Divorce applications shot up by almost half, a week after the 'no fault' law came in, new figures show.

Since the rule change, around 3,000 couples have sought an end to their marriages.

The regulation amendments, which began last Wednesday in England and Wales, do not require couples to apportion blame.

Lawyers have said the new law resulted in 50 percent more divorce applications than in a typical week.

The new divorce law was opposed by some Conservative backbenchers due to concerns over an immediate spike in applications for married couples to part ways.

Ministers and family lawyers say the law change allows couples to resolve their issues in an amicable manner, rather than possible conflict and affecting the upbringing of children.

Hannah Gumbrill-Ward, of the family team at law firm Winckworth Sherwood, told the Daily Mail: "It does seem that some people were holding out for the introduction of no fault divorce".

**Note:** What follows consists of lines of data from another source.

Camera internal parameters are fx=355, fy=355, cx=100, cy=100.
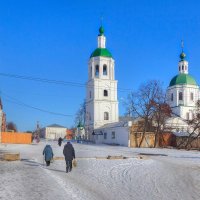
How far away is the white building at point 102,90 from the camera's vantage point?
220 ft

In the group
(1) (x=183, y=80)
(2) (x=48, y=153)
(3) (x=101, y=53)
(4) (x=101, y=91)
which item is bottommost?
(2) (x=48, y=153)

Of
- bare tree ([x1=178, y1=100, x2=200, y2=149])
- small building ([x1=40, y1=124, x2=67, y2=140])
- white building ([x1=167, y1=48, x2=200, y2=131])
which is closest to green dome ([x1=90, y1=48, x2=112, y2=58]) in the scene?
white building ([x1=167, y1=48, x2=200, y2=131])

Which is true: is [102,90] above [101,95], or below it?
above

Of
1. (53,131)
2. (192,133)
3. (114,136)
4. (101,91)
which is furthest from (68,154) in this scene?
(53,131)

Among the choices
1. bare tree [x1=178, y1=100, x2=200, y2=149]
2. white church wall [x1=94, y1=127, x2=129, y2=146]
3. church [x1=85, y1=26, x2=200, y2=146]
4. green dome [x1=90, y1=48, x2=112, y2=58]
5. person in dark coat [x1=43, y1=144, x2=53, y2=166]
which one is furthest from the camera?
green dome [x1=90, y1=48, x2=112, y2=58]

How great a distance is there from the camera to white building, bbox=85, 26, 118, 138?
220 ft

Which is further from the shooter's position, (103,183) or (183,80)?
(183,80)

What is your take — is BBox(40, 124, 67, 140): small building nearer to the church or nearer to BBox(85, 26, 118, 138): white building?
Answer: the church

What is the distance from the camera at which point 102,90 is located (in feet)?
223

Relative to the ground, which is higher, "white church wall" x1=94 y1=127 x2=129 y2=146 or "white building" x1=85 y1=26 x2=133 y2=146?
"white building" x1=85 y1=26 x2=133 y2=146

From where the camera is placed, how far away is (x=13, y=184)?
43.3 ft

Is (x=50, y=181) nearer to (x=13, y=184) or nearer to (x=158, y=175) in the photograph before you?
(x=13, y=184)

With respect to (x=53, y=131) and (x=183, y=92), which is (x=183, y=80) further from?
(x=53, y=131)

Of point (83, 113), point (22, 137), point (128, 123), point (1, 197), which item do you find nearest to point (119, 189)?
point (1, 197)
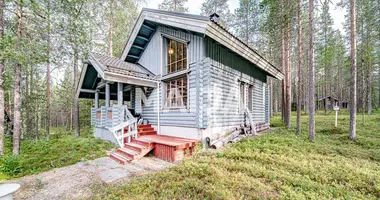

The figure may have been artificially inflated by IT issues, according to insiders.

Whitehall officials revealed that there had been around 3,000 applications for divorce since the new regulations came into force last Wednesday.

This compares to last year's weekly average being around 2,072, with 107,724 divorce petitions filed last year in total.

Ms Gumbrill-Ward added: "It will be interesting to see how these figures pan out across the whole quarter, and whether this initial flurry slows down and levels out.

"Will the annual figures for 2022 see an increase because people wanted to avoid the blame game and start the process off on a more amicable footing? We will have to wait and see".

While the statistics represent a sharp rise in divorce applications, sources state that the system for recording divorces did not work the week before, meaning the 3,000 figure may represent a two-week total.

Final figures are expected to be released in June.